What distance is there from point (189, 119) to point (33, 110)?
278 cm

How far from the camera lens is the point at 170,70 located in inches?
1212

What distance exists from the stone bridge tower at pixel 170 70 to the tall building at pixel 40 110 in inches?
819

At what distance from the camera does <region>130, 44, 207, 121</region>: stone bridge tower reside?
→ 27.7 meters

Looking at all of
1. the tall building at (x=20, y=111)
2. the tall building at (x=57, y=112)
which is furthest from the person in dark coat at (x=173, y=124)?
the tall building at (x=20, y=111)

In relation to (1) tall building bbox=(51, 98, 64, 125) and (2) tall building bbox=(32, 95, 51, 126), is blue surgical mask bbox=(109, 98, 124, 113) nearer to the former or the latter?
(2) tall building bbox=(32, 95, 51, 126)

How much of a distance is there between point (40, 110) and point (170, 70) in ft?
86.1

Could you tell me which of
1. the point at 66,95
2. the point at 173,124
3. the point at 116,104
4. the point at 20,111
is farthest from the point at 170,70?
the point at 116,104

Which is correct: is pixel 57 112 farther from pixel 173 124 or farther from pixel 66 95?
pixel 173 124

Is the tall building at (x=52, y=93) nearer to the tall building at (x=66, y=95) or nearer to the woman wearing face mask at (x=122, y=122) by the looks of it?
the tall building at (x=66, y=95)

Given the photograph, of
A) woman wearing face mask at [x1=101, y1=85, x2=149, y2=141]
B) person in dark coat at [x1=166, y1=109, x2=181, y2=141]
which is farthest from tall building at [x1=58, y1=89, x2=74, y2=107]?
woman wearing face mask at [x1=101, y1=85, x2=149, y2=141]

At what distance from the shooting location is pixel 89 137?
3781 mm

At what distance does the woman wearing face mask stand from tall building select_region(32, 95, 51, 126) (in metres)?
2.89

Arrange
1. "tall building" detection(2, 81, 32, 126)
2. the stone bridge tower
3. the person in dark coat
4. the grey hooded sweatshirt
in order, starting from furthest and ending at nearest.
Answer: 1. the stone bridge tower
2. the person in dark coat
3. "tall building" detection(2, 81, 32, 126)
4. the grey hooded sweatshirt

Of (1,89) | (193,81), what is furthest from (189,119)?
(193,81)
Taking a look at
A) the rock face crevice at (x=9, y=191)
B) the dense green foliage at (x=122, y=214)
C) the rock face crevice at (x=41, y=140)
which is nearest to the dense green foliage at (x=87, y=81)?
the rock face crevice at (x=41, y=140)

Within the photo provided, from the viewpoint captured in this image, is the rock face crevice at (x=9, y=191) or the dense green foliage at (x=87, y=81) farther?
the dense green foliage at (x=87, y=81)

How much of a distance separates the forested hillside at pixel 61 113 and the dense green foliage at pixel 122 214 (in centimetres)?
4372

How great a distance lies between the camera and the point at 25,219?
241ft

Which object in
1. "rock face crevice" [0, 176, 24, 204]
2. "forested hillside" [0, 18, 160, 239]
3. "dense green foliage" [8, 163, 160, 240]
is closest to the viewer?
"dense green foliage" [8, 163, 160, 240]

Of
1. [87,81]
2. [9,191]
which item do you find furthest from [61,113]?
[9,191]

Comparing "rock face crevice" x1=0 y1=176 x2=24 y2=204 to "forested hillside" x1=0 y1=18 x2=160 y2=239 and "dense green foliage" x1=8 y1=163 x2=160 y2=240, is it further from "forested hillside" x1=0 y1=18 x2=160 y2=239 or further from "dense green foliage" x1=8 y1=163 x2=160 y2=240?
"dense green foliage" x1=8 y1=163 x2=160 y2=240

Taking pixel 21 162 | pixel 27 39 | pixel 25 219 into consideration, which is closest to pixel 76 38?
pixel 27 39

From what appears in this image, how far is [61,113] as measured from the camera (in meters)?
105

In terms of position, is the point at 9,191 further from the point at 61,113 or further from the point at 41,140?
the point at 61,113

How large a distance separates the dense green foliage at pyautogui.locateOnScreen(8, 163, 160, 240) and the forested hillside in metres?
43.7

+++++

Reproduce every row above word for word, from the first to the last.

What distance is there from point (189, 119) to point (33, 110)?
278 cm

How far from the camera lens is the point at 170,70 located in inches?
1212

What distance exists from the stone bridge tower at pixel 170 70 to the tall building at pixel 40 110 in inches?
819

At what distance from the camera does <region>130, 44, 207, 121</region>: stone bridge tower reside?
→ 27.7 meters

Looking at all of
1. the tall building at (x=20, y=111)
2. the tall building at (x=57, y=112)
which is furthest from the person in dark coat at (x=173, y=124)?
the tall building at (x=20, y=111)

In relation to (1) tall building bbox=(51, 98, 64, 125) and (2) tall building bbox=(32, 95, 51, 126), is blue surgical mask bbox=(109, 98, 124, 113) nearer to the former or the latter?
(2) tall building bbox=(32, 95, 51, 126)

How much of a distance is there between point (40, 110) and point (170, 70) in ft?
86.1

Could you tell me which of
1. the point at 66,95
2. the point at 173,124
3. the point at 116,104
4. the point at 20,111
is farthest from the point at 170,70?
the point at 116,104

Which is correct: is pixel 57 112 farther from pixel 173 124 or farther from pixel 66 95?
pixel 173 124

Is the tall building at (x=52, y=93) nearer to the tall building at (x=66, y=95) or nearer to the woman wearing face mask at (x=122, y=122) by the looks of it?
the tall building at (x=66, y=95)

Given the photograph, of
A) woman wearing face mask at [x1=101, y1=85, x2=149, y2=141]
B) person in dark coat at [x1=166, y1=109, x2=181, y2=141]
which is farthest from tall building at [x1=58, y1=89, x2=74, y2=107]?
woman wearing face mask at [x1=101, y1=85, x2=149, y2=141]

At what distance from the shooting location is pixel 89 137?
3781 mm

At what distance does the woman wearing face mask stand from tall building select_region(32, 95, 51, 126) (in metres)?
2.89

Arrange
1. "tall building" detection(2, 81, 32, 126)
2. the stone bridge tower
3. the person in dark coat
4. the grey hooded sweatshirt
in order, starting from furthest and ending at nearest.
Answer: 1. the stone bridge tower
2. the person in dark coat
3. "tall building" detection(2, 81, 32, 126)
4. the grey hooded sweatshirt

Of (1,89) | (193,81), what is furthest from (189,119)?
(193,81)
Taking a look at
A) the rock face crevice at (x=9, y=191)
B) the dense green foliage at (x=122, y=214)
C) the rock face crevice at (x=41, y=140)
which is nearest to the dense green foliage at (x=87, y=81)?
the rock face crevice at (x=41, y=140)

Within the photo provided, from the viewpoint captured in this image, is the rock face crevice at (x=9, y=191) or the dense green foliage at (x=87, y=81) farther?
the dense green foliage at (x=87, y=81)

How much of a distance separates the forested hillside at pixel 61 113 and the dense green foliage at pixel 122 214 (in centimetres)?
4372

How great a distance lies between the camera and the point at 25,219?
241ft

Which object in
1. "rock face crevice" [0, 176, 24, 204]
2. "forested hillside" [0, 18, 160, 239]
3. "dense green foliage" [8, 163, 160, 240]
is closest to the viewer?
"dense green foliage" [8, 163, 160, 240]

Of
1. [87,81]
2. [9,191]
which item do you find furthest from [61,113]?
[9,191]

Comparing "rock face crevice" x1=0 y1=176 x2=24 y2=204 to "forested hillside" x1=0 y1=18 x2=160 y2=239 and "dense green foliage" x1=8 y1=163 x2=160 y2=240, is it further from "forested hillside" x1=0 y1=18 x2=160 y2=239 or further from "dense green foliage" x1=8 y1=163 x2=160 y2=240?
"dense green foliage" x1=8 y1=163 x2=160 y2=240

Taking pixel 21 162 | pixel 27 39 | pixel 25 219 into consideration, which is closest to pixel 76 38?
pixel 27 39

From what appears in this image, how far is [61,113] as measured from the camera (in meters)?
105

In terms of position, is the point at 9,191 further from the point at 61,113 or further from the point at 41,140?
the point at 61,113

How large a distance separates the dense green foliage at pyautogui.locateOnScreen(8, 163, 160, 240) and the forested hillside in metres?
43.7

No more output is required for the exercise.